Bryan wrote his first full-length novel, The Ballad of the Blue Denim Gang, just after college. Right after that he wrote a mystery novel, The Vanished Child. He took a break, writing mostly articles and business-related materials before returning to fiction with his powerful and disturbing look at small town life called Dust.
Bryan has also recently ventured into non-fiction thanks to Schiffer Publishing. His book Ghosts of St. Louis: the Lemp Mansion and Other Eerie Tales was released in 2007. He has since written the book Chicago Crime Stories: Rich Gone Wrong which will be released in spring of 2009. He has a book about famous Chicago disasters in the works for Schiffer as well.
RIG is his first foray into the genre that made Bryan want to start writing in the first place: horror fiction. While he wrote the book shortly after Dust, it took him time to rewrite and fine-tune the story for publication.
Bryan still lives in Chicago and is working on both fiction and non-fiction works while also writing articles, columns and reviews for various print and online publications. He still hopes to some day write the definitive book on Chicago.
JETT McALLISTER received an MFA in poetry writing from the University of Virginia, where he was a Henry Hoyns Fellow and served as the editor of the journal Meridian. He is currently writing a dissertation on sublimity and contemporary poetry at the University of Chicago. His poems have recently appeared in the Columbia Poetry Review, Center, Hunger Mountain, Bitter Oleander, and other journals.
DARYL MURPHY received an MFA from the University of Iowa's Writers Workshop and has published poetry and fiction in journals including The Black Scholar, Passages North, and The MacGuffin. Daryl has been creative writing faculty at various colleges and universities since 1985.
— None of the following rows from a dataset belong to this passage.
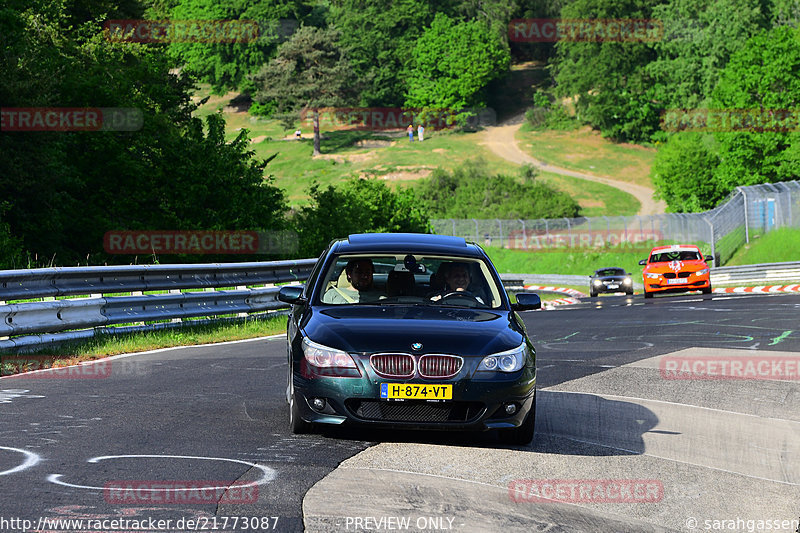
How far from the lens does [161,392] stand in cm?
1046

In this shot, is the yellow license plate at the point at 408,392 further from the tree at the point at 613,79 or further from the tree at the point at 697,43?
the tree at the point at 613,79

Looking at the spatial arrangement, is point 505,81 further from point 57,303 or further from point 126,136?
point 57,303

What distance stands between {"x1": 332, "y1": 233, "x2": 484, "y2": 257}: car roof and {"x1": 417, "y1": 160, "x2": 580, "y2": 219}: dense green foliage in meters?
78.8

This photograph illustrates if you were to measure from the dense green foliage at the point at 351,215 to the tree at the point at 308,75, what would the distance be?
58.8 meters

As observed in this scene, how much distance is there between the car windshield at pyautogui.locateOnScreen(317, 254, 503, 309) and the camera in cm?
894

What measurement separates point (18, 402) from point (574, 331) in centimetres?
1180

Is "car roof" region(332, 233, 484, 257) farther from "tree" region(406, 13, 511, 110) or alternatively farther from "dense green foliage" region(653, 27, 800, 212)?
"tree" region(406, 13, 511, 110)

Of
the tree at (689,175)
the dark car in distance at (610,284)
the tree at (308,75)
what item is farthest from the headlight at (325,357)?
the tree at (308,75)

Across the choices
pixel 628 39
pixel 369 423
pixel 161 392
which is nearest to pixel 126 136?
pixel 161 392
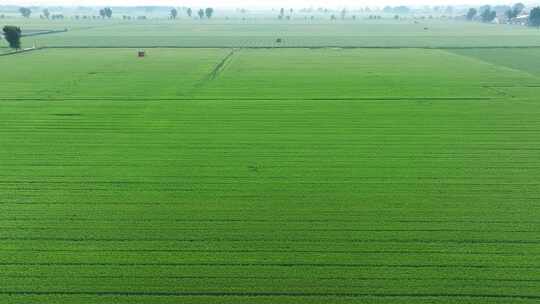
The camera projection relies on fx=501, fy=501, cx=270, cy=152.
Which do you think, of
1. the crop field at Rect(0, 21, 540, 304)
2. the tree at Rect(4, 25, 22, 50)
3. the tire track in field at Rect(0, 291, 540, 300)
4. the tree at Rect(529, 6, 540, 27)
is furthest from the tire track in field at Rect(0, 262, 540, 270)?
the tree at Rect(529, 6, 540, 27)

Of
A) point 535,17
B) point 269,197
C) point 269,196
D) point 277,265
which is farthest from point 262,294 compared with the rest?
point 535,17

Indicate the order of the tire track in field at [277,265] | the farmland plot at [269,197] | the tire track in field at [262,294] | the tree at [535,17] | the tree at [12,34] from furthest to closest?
the tree at [535,17]
the tree at [12,34]
the tire track in field at [277,265]
the farmland plot at [269,197]
the tire track in field at [262,294]

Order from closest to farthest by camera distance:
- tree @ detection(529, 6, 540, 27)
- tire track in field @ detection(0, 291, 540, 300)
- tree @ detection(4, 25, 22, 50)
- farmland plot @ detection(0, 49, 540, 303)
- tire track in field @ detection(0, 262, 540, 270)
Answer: tire track in field @ detection(0, 291, 540, 300)
farmland plot @ detection(0, 49, 540, 303)
tire track in field @ detection(0, 262, 540, 270)
tree @ detection(4, 25, 22, 50)
tree @ detection(529, 6, 540, 27)

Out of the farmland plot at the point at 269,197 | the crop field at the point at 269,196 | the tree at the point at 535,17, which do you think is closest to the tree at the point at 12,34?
the crop field at the point at 269,196

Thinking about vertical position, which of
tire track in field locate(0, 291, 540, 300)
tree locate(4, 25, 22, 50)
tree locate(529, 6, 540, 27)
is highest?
tree locate(529, 6, 540, 27)

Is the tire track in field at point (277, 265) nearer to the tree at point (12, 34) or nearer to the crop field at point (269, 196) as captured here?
the crop field at point (269, 196)

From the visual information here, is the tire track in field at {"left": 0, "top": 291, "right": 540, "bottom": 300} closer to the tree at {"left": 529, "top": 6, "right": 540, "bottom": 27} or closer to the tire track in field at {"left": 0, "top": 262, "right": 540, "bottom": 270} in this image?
the tire track in field at {"left": 0, "top": 262, "right": 540, "bottom": 270}
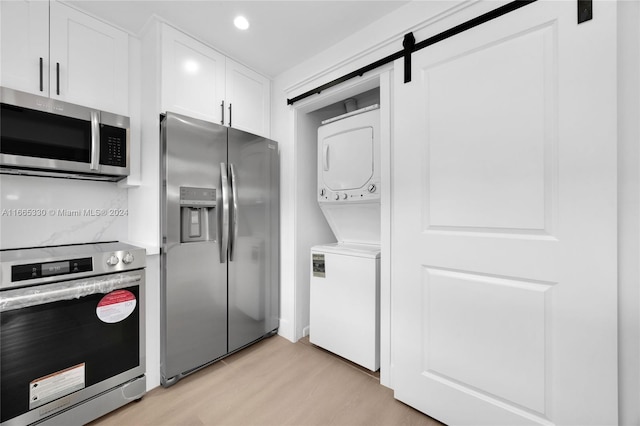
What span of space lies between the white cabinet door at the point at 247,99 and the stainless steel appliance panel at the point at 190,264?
1.18ft

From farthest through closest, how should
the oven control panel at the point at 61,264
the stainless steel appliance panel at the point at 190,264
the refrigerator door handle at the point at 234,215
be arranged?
1. the refrigerator door handle at the point at 234,215
2. the stainless steel appliance panel at the point at 190,264
3. the oven control panel at the point at 61,264

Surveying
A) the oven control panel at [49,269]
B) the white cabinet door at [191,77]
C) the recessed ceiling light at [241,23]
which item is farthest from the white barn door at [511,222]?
the oven control panel at [49,269]

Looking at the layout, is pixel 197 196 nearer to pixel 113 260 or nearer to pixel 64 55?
pixel 113 260

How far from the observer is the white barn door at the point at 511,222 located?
3.49 feet

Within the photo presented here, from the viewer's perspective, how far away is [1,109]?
52.0 inches

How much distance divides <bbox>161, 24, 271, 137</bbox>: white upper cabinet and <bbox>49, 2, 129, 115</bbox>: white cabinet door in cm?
39

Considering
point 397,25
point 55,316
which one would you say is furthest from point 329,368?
point 397,25

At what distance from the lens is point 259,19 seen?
183cm

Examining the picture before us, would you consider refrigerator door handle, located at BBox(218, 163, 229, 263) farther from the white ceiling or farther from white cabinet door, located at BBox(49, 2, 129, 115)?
the white ceiling

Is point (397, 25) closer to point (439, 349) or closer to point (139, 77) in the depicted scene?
point (139, 77)

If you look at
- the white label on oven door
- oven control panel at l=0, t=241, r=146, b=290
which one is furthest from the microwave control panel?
the white label on oven door

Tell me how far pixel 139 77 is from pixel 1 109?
2.79ft

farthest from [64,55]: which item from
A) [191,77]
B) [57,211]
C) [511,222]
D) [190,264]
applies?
[511,222]

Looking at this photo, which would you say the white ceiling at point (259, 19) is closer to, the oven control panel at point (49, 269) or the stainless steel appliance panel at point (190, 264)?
the stainless steel appliance panel at point (190, 264)
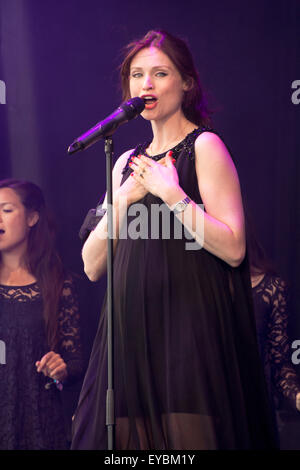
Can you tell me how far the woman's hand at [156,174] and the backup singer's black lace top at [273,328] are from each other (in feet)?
3.15

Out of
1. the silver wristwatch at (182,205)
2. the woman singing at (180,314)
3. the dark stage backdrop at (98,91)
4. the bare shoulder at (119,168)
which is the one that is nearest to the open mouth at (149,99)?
the woman singing at (180,314)

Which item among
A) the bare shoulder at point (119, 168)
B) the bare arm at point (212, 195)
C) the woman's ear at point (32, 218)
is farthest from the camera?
the woman's ear at point (32, 218)

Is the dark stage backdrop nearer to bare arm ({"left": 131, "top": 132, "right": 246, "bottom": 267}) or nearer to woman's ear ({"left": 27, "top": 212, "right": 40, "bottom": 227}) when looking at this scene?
woman's ear ({"left": 27, "top": 212, "right": 40, "bottom": 227})

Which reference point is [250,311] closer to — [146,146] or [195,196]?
[195,196]

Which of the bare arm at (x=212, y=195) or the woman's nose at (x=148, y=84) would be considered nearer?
the bare arm at (x=212, y=195)

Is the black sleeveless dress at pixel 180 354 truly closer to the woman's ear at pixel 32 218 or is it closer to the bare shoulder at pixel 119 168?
the bare shoulder at pixel 119 168

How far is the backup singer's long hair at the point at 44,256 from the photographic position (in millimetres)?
2785

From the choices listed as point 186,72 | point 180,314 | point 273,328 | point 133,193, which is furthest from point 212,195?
point 273,328

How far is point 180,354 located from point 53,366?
101 centimetres

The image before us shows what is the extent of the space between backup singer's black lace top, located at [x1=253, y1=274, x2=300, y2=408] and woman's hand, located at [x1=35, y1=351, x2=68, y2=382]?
86cm

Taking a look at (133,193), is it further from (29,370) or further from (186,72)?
(29,370)

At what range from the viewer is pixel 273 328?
2650 millimetres

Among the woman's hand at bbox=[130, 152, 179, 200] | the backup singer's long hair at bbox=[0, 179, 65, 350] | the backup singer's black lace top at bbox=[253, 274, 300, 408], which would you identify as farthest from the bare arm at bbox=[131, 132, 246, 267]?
the backup singer's long hair at bbox=[0, 179, 65, 350]

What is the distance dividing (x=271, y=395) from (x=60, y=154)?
4.70 feet
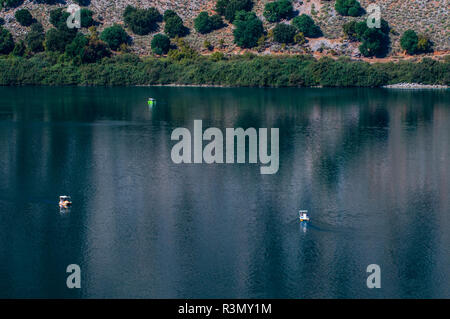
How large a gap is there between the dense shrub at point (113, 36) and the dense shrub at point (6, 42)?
1772cm

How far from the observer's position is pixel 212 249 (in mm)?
39094

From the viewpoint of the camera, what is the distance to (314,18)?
140375 mm

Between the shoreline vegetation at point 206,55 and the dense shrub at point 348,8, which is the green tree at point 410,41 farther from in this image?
the dense shrub at point 348,8

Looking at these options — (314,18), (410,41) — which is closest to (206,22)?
(314,18)

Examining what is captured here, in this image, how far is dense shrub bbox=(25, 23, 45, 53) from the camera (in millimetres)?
140875

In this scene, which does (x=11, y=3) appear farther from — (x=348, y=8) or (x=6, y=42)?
(x=348, y=8)

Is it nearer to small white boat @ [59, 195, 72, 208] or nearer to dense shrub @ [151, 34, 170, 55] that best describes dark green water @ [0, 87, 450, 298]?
small white boat @ [59, 195, 72, 208]

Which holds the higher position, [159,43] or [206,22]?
[206,22]

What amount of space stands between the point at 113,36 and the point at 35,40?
605 inches

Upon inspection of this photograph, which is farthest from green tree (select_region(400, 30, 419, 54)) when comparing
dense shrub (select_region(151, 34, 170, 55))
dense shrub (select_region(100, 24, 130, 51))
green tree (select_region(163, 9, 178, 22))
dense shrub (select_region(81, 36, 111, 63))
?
dense shrub (select_region(81, 36, 111, 63))

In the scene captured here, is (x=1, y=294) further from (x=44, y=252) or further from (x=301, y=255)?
(x=301, y=255)

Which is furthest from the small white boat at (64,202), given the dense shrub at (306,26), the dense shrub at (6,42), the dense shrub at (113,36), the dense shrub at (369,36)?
the dense shrub at (6,42)
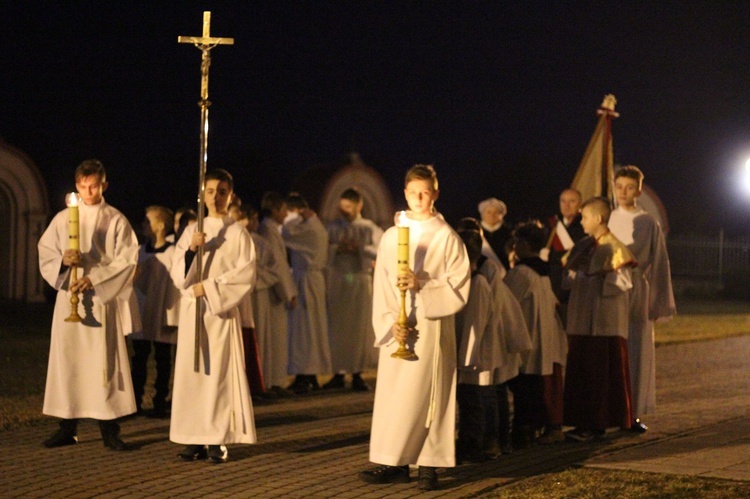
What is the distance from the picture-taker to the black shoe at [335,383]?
13.6m

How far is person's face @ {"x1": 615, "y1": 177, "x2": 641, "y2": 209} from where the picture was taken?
435 inches

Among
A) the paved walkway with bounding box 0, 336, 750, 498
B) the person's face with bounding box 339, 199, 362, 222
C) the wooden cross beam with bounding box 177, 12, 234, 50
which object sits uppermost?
the wooden cross beam with bounding box 177, 12, 234, 50

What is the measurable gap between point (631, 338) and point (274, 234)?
3790 mm

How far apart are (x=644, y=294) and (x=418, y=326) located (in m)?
3.59

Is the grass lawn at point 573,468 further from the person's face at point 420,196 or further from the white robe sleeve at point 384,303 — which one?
the person's face at point 420,196

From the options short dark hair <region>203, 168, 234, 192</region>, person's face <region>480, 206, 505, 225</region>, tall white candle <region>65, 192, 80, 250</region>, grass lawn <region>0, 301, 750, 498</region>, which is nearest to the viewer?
grass lawn <region>0, 301, 750, 498</region>

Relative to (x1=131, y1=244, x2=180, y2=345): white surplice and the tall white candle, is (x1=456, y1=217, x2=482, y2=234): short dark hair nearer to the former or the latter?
the tall white candle

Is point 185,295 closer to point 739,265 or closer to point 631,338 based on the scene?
point 631,338

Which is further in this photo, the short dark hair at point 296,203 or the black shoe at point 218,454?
the short dark hair at point 296,203

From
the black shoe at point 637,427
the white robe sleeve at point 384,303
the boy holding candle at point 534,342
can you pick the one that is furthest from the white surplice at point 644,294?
the white robe sleeve at point 384,303

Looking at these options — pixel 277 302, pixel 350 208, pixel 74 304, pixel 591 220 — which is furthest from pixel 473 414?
pixel 350 208

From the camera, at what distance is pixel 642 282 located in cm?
1091

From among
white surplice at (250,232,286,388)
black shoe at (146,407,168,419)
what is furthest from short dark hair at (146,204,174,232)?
black shoe at (146,407,168,419)

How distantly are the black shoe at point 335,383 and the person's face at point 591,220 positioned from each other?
4325 millimetres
REINHARDT SUAREZ wonders why the king sent all his horses to help put Humpty Dumpty together after his unfortunate fall off the wall. This is principally due to two things: the common horse's animal intellect (which is woefully inadequate for the complex surgical work involved) combined with a distinct lack of oposable thumbs. Reinhardt Suarez, on the other hand, does not lack opposable thumbs. He has used his thumbs--along with his other fingers--to write his recently completed novel, Guessing and Keeping Still, as well as other sundry tales of derring-do. He lives in Chicago, where several other people live, too.